You Don't Have To Be Rich: You Just Have To Be Willing
The battle for the hearts and minds of foodies, local and international, is never-ending. Not so long ago, there was a timelessness to the culinary world, where the term "slow food", was a comforting thought for the designers and cookers of good fare. But all that has changed; the nano-second era in which we live these days underwrites a ceaseless demand for innovation, new creations and instant delivery, particularly if you want to remain at the top table of the nation's gourmet paradises.
While the distinction of being the only KwaZulu-Natal based restaurant in the national "Top Five" is one helluva honour, it also comes with a mountain of responsibilities and expectations. There's no basking in that glory, because in this game, you're only as good as the last meal you served. Hartford House may be the remotest of South Africa's leading eateries, but it's only a matter of 15 minutes off the busiest freeway in Africa, and every day it finds its way onto the "bucket lists" of more and more passers-by.
Running one of these places is like acting in, directing and enjoying the biggest show on earth, the human drama which is driven by the universe's five great judges, our senses. As part of their quest at maintaining their currency in this human comedy, our champions of the "local is lekker" cause, Jackie Cameron, Elaine Boshoff and Travis Finch sat down this week to compose their new autumn lunch menu, foraging through the neighbourhood for the finest and the freshest in seasonal ingredients.
It's a well-known fact that the Midlands is the "Beef Capital" of the world, so its unsurprising we should find our neighbour, Lowlands, is the source of our beef. Anyone who's made the pilgrimage to the Dargle Valley Pottery or to Neville Trickett's storied temple of design, St Verde, will tell you that the verdant home of our pork was well named, while the "bushveld" environs of Estcourt are the inspiration for some of South Africa's tastiest lamb. Swissland and Romesco supply the goat's cheese and the most delicious campfire olives, while every veggie and herb is either straight out of the kitchen garden or home-grown within a jiffy of our front gates. And you can quaff it all down with a fine bottle of viognier from Abingdon's Lions River winery.

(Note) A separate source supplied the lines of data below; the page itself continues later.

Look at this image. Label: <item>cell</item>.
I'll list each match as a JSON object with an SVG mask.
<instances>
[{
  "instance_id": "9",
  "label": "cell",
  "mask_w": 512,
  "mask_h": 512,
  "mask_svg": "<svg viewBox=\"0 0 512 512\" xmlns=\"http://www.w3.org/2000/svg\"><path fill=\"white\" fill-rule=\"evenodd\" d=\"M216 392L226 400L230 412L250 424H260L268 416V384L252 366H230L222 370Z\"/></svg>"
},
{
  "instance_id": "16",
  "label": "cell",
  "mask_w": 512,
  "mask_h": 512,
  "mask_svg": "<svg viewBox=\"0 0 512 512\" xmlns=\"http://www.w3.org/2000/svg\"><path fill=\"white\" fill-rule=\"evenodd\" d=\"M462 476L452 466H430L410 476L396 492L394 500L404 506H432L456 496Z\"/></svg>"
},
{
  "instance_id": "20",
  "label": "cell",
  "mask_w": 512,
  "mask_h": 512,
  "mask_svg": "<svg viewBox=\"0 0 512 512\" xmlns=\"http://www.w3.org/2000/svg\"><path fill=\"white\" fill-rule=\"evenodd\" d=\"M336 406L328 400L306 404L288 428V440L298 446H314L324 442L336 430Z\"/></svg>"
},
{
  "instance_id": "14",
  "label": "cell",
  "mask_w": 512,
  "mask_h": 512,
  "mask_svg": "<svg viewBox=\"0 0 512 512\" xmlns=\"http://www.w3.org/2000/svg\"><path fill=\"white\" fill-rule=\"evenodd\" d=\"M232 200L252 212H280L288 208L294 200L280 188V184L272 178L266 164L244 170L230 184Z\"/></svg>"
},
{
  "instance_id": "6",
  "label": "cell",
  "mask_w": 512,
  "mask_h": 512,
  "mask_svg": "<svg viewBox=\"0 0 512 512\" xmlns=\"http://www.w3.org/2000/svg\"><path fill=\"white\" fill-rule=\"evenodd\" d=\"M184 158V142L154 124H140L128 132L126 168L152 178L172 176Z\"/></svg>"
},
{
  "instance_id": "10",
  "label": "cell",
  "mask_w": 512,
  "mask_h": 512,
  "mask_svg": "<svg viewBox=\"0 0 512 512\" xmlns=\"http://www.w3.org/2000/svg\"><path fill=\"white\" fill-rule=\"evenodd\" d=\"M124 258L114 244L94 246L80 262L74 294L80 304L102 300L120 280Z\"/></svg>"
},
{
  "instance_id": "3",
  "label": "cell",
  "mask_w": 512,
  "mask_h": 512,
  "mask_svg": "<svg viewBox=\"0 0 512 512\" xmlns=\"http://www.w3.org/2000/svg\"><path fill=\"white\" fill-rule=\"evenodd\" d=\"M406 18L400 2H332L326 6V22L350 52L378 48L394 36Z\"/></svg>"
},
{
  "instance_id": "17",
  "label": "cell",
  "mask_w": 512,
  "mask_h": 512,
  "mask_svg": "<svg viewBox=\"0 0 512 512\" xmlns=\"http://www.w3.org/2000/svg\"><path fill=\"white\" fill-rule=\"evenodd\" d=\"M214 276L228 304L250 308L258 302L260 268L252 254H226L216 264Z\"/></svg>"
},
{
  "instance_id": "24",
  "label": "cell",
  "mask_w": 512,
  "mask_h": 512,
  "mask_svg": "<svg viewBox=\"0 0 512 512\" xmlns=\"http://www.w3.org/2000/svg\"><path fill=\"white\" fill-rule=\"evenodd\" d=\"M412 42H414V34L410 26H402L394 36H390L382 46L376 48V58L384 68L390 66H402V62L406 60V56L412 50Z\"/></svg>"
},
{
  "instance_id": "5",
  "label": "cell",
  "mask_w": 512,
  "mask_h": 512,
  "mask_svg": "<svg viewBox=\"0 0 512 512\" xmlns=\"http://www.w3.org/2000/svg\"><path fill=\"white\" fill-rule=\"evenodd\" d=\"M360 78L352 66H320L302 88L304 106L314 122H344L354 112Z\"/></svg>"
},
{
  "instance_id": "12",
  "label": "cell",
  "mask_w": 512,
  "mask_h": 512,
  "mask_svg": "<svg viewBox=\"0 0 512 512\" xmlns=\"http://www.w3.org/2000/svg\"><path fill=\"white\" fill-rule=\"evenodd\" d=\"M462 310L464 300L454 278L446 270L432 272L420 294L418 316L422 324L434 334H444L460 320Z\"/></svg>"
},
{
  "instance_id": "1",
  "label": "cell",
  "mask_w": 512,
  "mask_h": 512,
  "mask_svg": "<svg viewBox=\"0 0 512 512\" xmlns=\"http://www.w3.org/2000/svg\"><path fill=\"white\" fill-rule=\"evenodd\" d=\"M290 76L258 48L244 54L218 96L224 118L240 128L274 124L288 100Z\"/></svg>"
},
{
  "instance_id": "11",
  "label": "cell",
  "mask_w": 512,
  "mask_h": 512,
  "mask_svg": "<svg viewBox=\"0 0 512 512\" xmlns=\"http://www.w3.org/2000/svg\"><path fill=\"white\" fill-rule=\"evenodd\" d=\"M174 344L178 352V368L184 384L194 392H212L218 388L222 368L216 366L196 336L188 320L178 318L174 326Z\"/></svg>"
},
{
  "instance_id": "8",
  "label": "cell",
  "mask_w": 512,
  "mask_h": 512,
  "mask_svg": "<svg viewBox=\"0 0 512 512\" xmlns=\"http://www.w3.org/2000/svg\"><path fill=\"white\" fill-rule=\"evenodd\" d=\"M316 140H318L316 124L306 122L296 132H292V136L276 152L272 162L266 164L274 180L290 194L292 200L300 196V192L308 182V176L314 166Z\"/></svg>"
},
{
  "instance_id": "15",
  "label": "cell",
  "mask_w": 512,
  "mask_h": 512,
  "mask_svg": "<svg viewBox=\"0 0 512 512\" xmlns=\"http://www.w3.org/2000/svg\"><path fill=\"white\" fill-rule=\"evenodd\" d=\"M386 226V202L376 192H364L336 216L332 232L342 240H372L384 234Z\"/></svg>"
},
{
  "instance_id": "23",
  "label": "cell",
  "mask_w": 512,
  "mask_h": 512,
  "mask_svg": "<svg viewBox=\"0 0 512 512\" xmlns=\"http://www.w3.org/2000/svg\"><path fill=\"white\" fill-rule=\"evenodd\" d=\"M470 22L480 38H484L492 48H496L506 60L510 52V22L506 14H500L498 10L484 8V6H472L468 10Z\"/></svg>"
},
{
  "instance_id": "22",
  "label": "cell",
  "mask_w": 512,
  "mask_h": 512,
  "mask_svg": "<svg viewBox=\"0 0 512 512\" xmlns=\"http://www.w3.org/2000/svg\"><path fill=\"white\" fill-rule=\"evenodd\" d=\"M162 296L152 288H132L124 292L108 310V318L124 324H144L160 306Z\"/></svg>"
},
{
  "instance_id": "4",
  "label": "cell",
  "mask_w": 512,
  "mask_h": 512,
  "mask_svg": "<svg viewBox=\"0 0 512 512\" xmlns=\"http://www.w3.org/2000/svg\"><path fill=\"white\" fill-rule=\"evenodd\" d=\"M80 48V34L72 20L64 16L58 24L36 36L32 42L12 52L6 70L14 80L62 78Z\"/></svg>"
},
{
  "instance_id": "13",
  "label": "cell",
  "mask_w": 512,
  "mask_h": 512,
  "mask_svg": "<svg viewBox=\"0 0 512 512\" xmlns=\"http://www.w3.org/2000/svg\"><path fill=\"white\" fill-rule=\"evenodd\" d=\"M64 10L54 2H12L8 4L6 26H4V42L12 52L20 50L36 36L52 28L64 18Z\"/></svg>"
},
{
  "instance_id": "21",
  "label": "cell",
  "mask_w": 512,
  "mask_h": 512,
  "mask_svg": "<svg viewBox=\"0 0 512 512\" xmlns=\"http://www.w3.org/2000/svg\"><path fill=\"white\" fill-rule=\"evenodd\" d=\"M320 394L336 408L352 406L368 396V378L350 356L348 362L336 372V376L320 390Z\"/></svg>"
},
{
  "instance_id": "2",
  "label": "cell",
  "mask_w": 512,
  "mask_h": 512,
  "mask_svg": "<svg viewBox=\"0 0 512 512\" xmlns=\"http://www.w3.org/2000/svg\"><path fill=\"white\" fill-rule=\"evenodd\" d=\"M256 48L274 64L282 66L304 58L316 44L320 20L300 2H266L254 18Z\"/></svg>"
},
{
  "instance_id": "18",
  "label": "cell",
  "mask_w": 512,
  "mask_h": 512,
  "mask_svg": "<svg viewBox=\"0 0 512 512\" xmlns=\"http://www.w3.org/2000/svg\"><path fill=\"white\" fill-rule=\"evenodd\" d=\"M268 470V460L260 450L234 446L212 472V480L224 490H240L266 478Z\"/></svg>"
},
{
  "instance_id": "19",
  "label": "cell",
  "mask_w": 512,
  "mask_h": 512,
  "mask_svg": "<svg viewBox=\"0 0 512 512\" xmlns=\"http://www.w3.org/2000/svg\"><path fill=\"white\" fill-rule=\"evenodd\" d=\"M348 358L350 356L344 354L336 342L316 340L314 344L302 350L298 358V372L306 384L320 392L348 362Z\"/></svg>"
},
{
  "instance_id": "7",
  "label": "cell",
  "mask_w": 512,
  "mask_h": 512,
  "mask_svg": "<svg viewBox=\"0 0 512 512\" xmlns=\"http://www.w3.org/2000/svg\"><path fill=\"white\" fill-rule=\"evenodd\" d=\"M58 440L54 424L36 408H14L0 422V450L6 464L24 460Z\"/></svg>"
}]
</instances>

It's a strange misconception that if you happen to be a "Top Five" restaurant (or a top twenty, thirty or forty for that matter,) you have to be expensive: while we can't speak for our colleagues in the culinary world, what we can say with absolute faith, is that the Hartford restaurant is as reasonably priced in its category, as any on the planet. On that score, I should mention that I was in Australia a week ago when three of us sat down for a casual meal at admittedly, a leading hotel. While the offering was decent enough, it was a long way from what you might expect to be served at Neil Perry's famous Rockpool eatery just down the stairs, yet the bill came in (before tips) at just on R4000, with a bottom of the range but quite acceptable, bottle of wine.
By contrast, you can reserve a place for a five course dinner at Hartford, recently counted by the senior food critic at America's Wall Street Journal, among the top three country restaurants in the world, and with an excellent bottle of wine, you can sign the bill off at around R1500. A comparable meal at a comparable restaurant in Australia (or anywhere else in the "civilized" world for that matter,) will cost you more than three times (and closer to four times,) what we pay at home. Take heart, South Africans, and come and see for yourselves. We'll be waiting to welcome you with our own unique brand of Zulu hospitality.